A group of 20 women took the njcbspt and 17 passed the algebra portion. A group of 35 men took the test and 28 passed. Does this support the claim that men's success rates are lower than women's ? Sigma=.05
To determine if there is enough evidence to support the claim that men's success rates are lower than women's, we can perform a hypothesis test using the given information.
First, let's define the null and alternative hypotheses:
Null Hypothesis (H₀): Men's success rates are not lower than women's.
Alternative Hypothesis (H₁): Men's success rates are lower than women's.
Next, we need to choose an appropriate test statistic. In this case, since we are comparing proportions, we can use the z-test for proportions.
The test statistic for comparing two proportions is calculated as:
z = (p₁ - p₂) / √[(p̂ * (1 - p̂) / n₁) + (p̂ * (1 - p̂) / n₂)]
Where:
- p₁ and p₂ are the sample proportions (p₁ represents women's success rate, p₂ represents men's success rate),
- p̂ is the pooled proportion, calculated as (x₁ + x₂) / (n₁ + n₂), where x₁ and x₂ are the number of successes and n₁ and n₂ are the sample sizes for women and men, respectively.
Let's calculate the sample proportions, the pooled proportion, and the test statistic using the given information:
Sample proportion of women: p₁ = 17 / 20 = 0.85
Sample proportion of men: p₂ = 28 / 35 = 0.8
Pooled proportion: p̂ = (17 + 28) / (20 + 35) = 0.819
Now we can calculate the test statistic:
z = (0.85 - 0.8) / √[(0.819 * (1 - 0.819) / 20) + (0.819 * (1 - 0.819) / 35)]
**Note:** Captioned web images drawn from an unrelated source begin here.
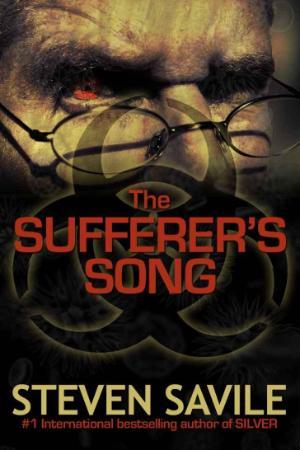 Steven Savile - The Sufferer's Song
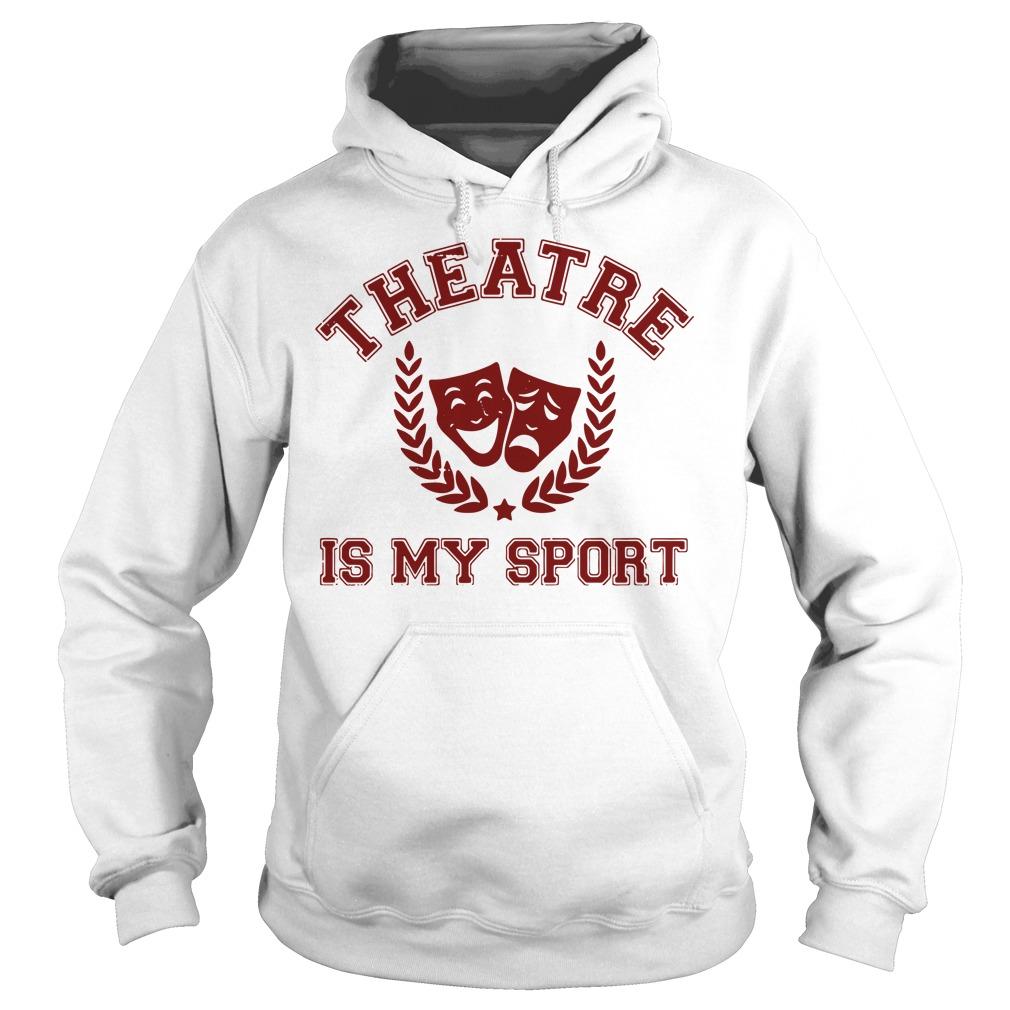 Broadway Musical theatre is my sport Hoodie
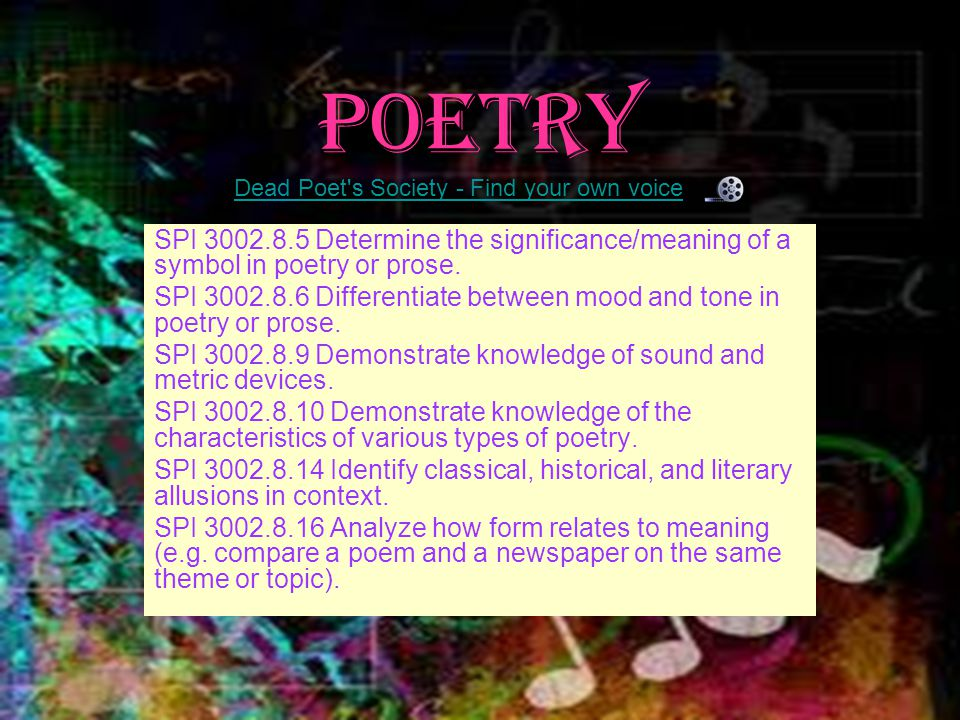 Poetry Dead Poet s Society - Find your own voice. SPI 3002.8.5 Determine the significance/meaning of a symbol in poetry or prose.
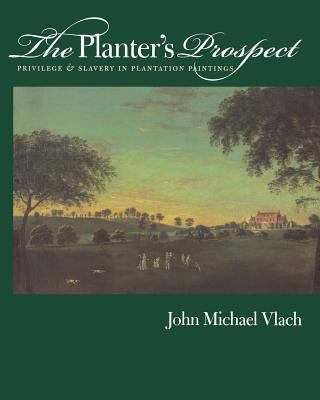 The Planter's Prospect: Privilege and Slavery in Plantation Paintings - Vlach, John Michael, PH.D.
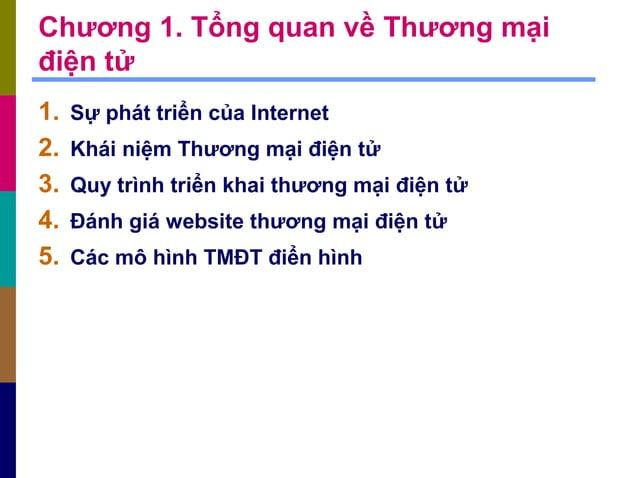 Chương 1. Tổng quan về Thương mại điện tử 1. Sự phát triển của Internet 2. Khái niệm Thương mại điện tử 3. Quy trình triển...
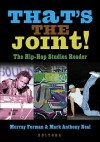 That's the Joint!: The Hip-Hop Studies Reader - Murray Forman, Mark Anthony Neal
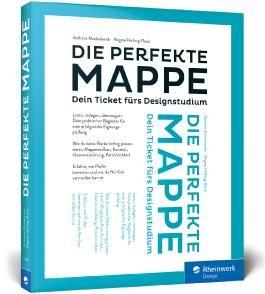 Die perfekte Mappe: Dein Ticket fürs Designstudium. Der Studiumswegweiser und die optimale Mappenvorbereitung für den Fachbereich Design. Ausgestattet mit praktischer Tragegriffstanzung für unterwegs!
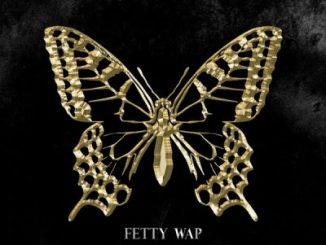 Fetty Wap The Butterfly Effect Album Download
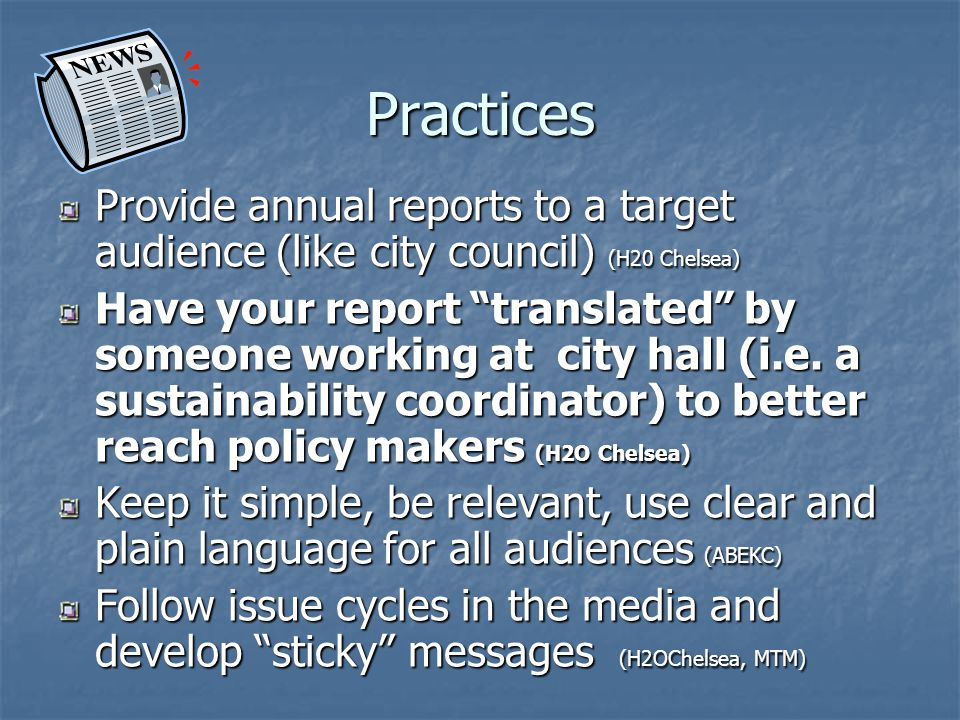 Practices Provide annual reports to a target audience (like city council) (H20 Chelsea)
Using a standard normal distribution table or calculator, we can find the critical z-value for a significance level of 0.05. Assuming a two-tailed test, the critical z-value is ±1.96.
If the calculated test statistic falls outside the range of ±1.96, we can reject the null hypothesis in favor of the alternative hypothesis.
By calculating the test statistic and comparing it to the critical value, we can determine if there is enough evidence to support the claim that men's success rates are lower than women's.